Can you pull out every line of the rows below that contains the word "vines"? Copy each such line in full, treating case as significant.

-- start Stored data --

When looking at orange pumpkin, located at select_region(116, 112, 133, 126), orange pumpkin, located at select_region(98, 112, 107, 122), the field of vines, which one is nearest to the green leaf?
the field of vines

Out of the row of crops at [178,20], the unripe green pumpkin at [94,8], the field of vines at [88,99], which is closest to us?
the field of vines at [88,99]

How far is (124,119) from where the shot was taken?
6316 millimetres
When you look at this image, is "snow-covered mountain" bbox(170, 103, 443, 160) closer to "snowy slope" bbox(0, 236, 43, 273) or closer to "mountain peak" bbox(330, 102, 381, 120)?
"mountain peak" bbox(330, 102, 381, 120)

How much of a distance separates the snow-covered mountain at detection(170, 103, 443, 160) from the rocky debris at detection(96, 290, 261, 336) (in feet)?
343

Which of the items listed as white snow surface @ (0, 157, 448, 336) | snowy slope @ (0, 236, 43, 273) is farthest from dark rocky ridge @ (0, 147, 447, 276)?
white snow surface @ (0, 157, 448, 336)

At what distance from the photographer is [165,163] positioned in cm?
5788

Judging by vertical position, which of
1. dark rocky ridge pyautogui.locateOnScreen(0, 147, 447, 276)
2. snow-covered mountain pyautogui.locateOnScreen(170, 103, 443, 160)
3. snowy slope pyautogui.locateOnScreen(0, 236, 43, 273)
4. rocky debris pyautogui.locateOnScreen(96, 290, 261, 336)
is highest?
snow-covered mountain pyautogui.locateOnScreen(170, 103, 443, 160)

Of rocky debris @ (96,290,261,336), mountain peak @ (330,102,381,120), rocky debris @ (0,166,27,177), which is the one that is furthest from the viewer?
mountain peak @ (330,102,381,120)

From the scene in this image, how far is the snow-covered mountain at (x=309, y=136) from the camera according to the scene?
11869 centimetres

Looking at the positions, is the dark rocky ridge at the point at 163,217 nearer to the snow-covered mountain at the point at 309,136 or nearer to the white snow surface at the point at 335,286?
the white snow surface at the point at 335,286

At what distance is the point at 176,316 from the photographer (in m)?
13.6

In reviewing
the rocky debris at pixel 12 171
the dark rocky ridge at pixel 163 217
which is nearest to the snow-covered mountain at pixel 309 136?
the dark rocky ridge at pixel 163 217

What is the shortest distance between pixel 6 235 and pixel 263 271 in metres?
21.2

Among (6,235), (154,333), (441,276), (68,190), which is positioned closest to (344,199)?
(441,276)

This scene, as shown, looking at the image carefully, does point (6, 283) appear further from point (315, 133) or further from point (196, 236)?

-- end Stored data --

Answer to this exercise>
When looking at orange pumpkin, located at select_region(116, 112, 133, 126), orange pumpkin, located at select_region(98, 112, 107, 122), the field of vines, which one is nearest to the green leaf?
the field of vines
Out of the row of crops at [178,20], the unripe green pumpkin at [94,8], the field of vines at [88,99], which is closest to us?
the field of vines at [88,99]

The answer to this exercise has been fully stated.